Different virus families, like influenza or corona viruses, exhibit characteristic traits such as typical modes of transmission and replication as well as specific animal reservoirs in which each family of viruses circulate. These traits of genetically related groups of viruses influence how easily an animal virus can adapt to infect humans, how well novel human variants can spread in the population, and the risk of causing a global pandemic. Relating the traits of virus families to their risk of causing future pandemics, and identification of the key time scales within which public health interventions can control the spread of a new virus that could cause a pandemic, are obviously significant. We address these issues using a minimal model whose parameters are related to characteristic traits of different virus families.

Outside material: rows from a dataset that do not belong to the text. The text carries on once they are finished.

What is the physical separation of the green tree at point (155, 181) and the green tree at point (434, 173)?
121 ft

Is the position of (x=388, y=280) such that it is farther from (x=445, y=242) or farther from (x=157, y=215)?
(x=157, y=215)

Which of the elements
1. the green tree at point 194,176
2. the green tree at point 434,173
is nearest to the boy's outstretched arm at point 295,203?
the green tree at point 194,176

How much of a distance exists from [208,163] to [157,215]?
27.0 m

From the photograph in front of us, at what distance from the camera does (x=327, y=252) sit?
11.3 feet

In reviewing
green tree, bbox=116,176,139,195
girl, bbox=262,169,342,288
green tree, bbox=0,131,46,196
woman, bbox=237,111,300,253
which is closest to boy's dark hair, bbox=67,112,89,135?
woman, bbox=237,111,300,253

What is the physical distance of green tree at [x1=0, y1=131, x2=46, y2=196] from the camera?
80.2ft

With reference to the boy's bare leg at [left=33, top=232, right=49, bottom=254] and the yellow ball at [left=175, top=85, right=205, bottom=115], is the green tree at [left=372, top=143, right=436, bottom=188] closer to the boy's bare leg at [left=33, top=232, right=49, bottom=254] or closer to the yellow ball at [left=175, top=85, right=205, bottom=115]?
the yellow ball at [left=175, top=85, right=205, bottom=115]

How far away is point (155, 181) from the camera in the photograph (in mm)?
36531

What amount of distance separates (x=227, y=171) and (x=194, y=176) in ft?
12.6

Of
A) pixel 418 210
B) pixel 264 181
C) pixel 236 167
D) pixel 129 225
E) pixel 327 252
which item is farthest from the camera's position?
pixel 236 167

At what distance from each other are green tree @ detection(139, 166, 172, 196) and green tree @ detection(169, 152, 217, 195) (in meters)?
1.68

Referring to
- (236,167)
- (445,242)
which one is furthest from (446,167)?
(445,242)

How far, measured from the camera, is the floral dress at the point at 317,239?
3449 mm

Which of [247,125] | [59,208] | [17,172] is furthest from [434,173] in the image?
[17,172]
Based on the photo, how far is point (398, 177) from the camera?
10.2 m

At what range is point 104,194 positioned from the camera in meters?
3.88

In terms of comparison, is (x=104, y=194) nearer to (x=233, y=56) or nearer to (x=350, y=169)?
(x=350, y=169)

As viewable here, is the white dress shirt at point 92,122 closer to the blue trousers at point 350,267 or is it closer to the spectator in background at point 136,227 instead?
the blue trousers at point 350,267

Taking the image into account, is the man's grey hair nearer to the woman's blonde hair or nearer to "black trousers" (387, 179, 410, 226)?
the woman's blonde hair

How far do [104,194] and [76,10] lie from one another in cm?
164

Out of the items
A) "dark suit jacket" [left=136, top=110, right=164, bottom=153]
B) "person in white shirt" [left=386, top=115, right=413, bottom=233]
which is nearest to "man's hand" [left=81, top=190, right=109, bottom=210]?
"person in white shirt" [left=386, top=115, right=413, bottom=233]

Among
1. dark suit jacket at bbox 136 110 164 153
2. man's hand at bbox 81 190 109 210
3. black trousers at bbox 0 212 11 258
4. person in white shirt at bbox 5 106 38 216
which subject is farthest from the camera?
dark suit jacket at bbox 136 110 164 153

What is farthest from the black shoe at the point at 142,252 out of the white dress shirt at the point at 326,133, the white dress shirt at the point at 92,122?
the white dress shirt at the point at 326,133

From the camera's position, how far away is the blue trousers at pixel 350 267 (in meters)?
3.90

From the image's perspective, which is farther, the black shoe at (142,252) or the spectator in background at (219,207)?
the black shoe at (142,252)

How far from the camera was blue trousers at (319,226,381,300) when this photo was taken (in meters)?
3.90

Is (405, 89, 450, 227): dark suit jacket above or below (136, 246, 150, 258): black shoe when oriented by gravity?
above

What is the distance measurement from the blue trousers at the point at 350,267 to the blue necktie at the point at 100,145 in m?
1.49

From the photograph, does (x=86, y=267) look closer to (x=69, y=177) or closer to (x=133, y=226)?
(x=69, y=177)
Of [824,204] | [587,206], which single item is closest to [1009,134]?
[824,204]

A key trait of viruses that "spillover" from animal reservoirs to infect humans is their ability to propagate infection through the human population (fitness). We find that the risk of pandemics emerging from virus families characterized by a wide distribution of the fitness of spillover strains is much higher than if such strains were characterized by narrow fitness distributions around the same mean. The dependences of the risk of a pandemic on various model parameters exhibit inflection points. We find that these inflection points define informative thresholds. For example, the inflection point in variation of pandemic risk with time after the spillover represents a threshold time beyond which global interventions would likely be too late to prevent a pandemic.